The iGEM WIST 2023 team developed a quorum-quenching system to combat soft rot disease in orchids caused by Dickeya fangzhongdai. This pathogen infects plants through wounds or natural openings and secretes Plant Cell Wall Degrading Enzymes, such as pectinases and cellulases, that break down structural polysaccharides like pectin and cellulose, leading to tissue maceration and decay. WIST iGEM engineered Bacillus subtilis to express AiiA, an AHL-lactonase enzyme capable of degrading acyl-homoserine lactones, the quorum-sensing molecules that regulate PCWDE production. By disrupting bacterial communication rather than killing the bacteria directly, their system aimed to suppress virulence and reduce soft rot infection in an environmentally sustainable way. They further enhanced biosafety through a lactose-inducible kill switch and designed regulatory modules to optimize energy-efficient enzyme expression.

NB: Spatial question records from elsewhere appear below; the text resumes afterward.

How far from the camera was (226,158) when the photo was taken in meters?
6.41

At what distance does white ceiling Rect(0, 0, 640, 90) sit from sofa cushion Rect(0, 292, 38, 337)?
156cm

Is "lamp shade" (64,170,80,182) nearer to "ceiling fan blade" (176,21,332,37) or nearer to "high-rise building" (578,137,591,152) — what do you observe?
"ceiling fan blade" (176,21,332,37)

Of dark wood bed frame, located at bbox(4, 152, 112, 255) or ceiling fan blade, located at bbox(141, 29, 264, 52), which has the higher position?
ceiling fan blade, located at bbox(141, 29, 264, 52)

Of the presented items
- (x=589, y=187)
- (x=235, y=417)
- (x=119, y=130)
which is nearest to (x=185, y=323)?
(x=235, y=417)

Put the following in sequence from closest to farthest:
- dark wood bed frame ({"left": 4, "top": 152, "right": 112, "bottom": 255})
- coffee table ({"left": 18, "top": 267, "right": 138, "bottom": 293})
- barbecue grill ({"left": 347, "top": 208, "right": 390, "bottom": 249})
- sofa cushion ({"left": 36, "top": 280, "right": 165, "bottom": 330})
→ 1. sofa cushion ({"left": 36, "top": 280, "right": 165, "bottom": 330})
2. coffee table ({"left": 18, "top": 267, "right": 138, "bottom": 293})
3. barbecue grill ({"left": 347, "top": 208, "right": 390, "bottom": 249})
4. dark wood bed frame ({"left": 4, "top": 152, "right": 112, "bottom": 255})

Complemented by farmer interviews, educational outreach, and SDG alignment, their project integrated biotechnology with community engagement to promote sustainable agricultural disease management.

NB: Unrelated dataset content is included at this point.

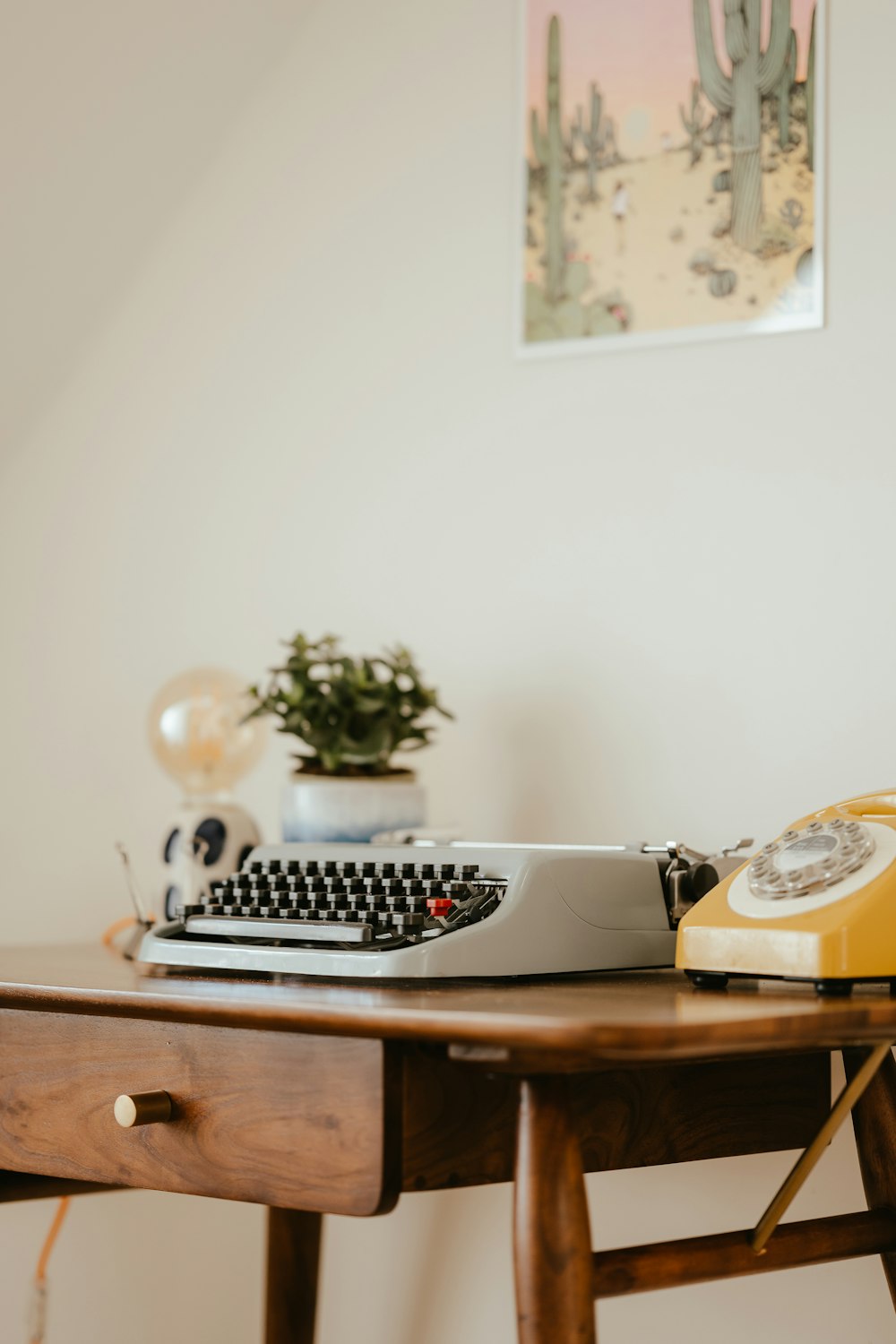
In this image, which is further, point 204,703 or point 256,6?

Our idea aligns with WIST iGEM’s work through its shared commitment to enzyme-based biodegradation and sustainable biotechnology, yet differs in both substrate and application scale. While WIST targeted pathogenic communication systems in plant pathogens to prevent crop loss, our system focuses on degrading fruit peel waste, transforming organic residues into usable forms. Both approaches share the vision of leveraging microbial or enzymatic tools to solve environmental challenges, but differ in their end goals: WIST’s system mitigates disease through quorum interference, whereas ours enhances resource recovery and household-level sustainability. Being inspired by WIST’s emphasis on biosafety, modular regulation, and stakeholder integration, our project builds on the principles of responsible synthetic biology toward waste application, ensuring that enzyme-based innovation remains both scientifically accurate and socially accessible.